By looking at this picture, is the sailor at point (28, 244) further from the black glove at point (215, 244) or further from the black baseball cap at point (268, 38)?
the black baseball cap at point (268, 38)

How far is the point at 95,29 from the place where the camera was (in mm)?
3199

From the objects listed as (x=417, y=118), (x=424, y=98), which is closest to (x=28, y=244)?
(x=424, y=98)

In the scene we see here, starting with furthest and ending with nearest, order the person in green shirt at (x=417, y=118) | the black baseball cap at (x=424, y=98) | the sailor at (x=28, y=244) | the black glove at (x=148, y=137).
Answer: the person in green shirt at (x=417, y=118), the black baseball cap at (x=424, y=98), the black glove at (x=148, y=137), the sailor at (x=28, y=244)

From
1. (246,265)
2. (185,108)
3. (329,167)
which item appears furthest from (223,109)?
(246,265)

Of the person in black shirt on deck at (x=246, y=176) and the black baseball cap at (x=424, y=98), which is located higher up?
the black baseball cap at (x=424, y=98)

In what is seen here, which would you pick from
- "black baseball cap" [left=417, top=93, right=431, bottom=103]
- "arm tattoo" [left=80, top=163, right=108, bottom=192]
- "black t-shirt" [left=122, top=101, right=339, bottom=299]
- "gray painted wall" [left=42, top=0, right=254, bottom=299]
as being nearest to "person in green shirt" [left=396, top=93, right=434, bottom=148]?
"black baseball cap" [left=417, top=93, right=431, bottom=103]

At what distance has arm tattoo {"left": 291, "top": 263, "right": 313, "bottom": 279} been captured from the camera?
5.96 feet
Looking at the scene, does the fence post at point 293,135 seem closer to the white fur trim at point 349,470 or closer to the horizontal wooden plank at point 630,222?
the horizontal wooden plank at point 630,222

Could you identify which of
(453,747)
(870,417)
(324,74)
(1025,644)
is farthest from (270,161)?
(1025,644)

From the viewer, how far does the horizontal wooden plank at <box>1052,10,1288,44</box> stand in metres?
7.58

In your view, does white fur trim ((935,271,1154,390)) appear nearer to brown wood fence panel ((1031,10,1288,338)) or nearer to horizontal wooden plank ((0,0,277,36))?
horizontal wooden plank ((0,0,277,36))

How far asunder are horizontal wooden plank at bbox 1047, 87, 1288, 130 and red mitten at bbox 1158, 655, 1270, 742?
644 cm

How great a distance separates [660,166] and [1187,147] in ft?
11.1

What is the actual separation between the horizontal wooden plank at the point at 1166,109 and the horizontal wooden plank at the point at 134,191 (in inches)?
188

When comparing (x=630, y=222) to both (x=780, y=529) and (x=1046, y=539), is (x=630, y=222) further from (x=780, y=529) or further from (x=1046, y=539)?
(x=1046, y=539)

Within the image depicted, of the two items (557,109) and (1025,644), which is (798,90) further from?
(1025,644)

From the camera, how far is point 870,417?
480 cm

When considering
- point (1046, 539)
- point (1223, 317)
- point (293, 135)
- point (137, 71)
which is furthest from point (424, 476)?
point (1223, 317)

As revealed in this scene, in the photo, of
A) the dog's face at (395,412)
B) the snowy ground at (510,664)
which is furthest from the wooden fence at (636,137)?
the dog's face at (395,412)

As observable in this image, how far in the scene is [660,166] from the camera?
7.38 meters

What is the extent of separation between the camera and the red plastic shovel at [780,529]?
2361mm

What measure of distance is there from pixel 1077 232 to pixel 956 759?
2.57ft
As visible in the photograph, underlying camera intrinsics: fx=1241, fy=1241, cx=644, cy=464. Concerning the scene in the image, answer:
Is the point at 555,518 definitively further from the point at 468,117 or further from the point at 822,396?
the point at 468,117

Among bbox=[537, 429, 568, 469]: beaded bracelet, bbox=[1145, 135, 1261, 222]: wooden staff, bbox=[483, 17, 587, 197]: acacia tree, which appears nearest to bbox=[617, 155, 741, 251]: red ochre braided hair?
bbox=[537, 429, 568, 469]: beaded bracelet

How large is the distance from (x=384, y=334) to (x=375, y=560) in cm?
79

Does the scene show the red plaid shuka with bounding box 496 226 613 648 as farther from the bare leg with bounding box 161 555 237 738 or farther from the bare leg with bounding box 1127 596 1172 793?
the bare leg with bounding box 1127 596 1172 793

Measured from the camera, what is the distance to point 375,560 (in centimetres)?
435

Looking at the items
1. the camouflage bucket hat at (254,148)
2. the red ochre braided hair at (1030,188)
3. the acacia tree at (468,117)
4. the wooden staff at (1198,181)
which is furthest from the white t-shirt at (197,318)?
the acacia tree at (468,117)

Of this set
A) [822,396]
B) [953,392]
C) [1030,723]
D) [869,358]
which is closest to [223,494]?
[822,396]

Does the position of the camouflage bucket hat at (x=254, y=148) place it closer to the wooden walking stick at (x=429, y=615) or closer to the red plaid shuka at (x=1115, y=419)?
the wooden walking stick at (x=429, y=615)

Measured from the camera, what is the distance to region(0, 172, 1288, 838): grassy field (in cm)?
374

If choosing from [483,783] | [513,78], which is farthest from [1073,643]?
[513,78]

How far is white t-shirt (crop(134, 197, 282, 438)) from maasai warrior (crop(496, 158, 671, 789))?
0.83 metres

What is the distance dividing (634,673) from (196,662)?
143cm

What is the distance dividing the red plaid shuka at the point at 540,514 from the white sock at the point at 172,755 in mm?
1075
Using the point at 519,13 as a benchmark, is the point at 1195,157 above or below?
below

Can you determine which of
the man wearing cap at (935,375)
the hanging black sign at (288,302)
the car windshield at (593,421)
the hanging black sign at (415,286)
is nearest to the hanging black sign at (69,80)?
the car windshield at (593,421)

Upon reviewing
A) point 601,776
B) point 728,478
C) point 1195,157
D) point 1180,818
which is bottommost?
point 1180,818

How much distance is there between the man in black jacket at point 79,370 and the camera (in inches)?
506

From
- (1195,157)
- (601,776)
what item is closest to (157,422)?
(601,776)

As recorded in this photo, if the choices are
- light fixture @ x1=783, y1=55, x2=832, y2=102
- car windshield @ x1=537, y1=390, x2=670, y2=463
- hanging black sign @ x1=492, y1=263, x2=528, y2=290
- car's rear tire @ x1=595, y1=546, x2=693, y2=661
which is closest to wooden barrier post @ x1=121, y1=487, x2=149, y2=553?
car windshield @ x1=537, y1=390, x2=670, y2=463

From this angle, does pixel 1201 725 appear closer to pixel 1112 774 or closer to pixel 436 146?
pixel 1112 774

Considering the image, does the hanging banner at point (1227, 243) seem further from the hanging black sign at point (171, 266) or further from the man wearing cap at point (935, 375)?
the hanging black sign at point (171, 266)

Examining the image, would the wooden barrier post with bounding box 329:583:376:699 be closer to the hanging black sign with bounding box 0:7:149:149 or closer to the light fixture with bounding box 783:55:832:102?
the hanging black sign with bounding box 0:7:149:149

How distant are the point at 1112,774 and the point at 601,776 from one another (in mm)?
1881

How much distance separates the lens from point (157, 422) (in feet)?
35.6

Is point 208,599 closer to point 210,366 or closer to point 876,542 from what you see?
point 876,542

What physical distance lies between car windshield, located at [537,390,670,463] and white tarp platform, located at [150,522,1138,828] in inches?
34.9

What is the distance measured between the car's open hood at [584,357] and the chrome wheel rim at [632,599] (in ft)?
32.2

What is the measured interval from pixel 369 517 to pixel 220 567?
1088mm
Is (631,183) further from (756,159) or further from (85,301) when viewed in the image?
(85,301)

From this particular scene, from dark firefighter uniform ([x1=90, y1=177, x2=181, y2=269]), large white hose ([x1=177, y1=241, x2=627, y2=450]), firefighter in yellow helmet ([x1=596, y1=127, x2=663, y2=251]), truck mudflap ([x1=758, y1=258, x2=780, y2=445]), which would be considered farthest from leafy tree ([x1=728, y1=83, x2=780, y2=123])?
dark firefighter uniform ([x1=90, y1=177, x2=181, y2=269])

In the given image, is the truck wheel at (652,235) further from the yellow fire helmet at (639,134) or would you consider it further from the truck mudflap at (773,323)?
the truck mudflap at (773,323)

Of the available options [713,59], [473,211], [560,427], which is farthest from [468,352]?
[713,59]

▬▬▬

## Exercise instructions
Make an exact copy of every line from the one with "From this angle, does" to the end of the data, with the first and last of those lines included.

## The completed task
From this angle, does pixel 1201 725 appear closer to pixel 1112 774 or closer to pixel 436 146?
pixel 1112 774

Considering the image, does the hanging banner at point (1227, 243) seem further from the hanging black sign at point (171, 266) or further from the man wearing cap at point (935, 375)?
the hanging black sign at point (171, 266)

Examining the image, would the wooden barrier post with bounding box 329:583:376:699 be closer to the hanging black sign with bounding box 0:7:149:149 or closer to the light fixture with bounding box 783:55:832:102?
the hanging black sign with bounding box 0:7:149:149

How distant are the point at 1112,774 and the point at 601,776 from one another (in mm)?
1881

How much distance separates the lens from point (157, 422) (in feet)?
35.6

Is point 208,599 closer to point 210,366 or closer to point 876,542 from what you see?
point 876,542

What physical distance lies between car windshield, located at [537,390,670,463] and white tarp platform, located at [150,522,1138,828] in inches?
34.9

What is the distance measured between the car's open hood at [584,357] and the chrome wheel rim at [632,599] (in ft)?
32.2

What is the measured interval from pixel 369 517 to pixel 220 567?
1088mm
Is (631,183) further from (756,159) or further from (85,301) when viewed in the image?
(85,301)

From this particular scene, from dark firefighter uniform ([x1=90, y1=177, x2=181, y2=269]), large white hose ([x1=177, y1=241, x2=627, y2=450]), firefighter in yellow helmet ([x1=596, y1=127, x2=663, y2=251]), truck mudflap ([x1=758, y1=258, x2=780, y2=445]), which would be considered farthest from leafy tree ([x1=728, y1=83, x2=780, y2=123])?
dark firefighter uniform ([x1=90, y1=177, x2=181, y2=269])

In the given image, is the truck wheel at (652,235) further from the yellow fire helmet at (639,134) or would you consider it further from the truck mudflap at (773,323)?
the truck mudflap at (773,323)

Of the available options [713,59], [473,211], [560,427], which is farthest from [468,352]?
[713,59]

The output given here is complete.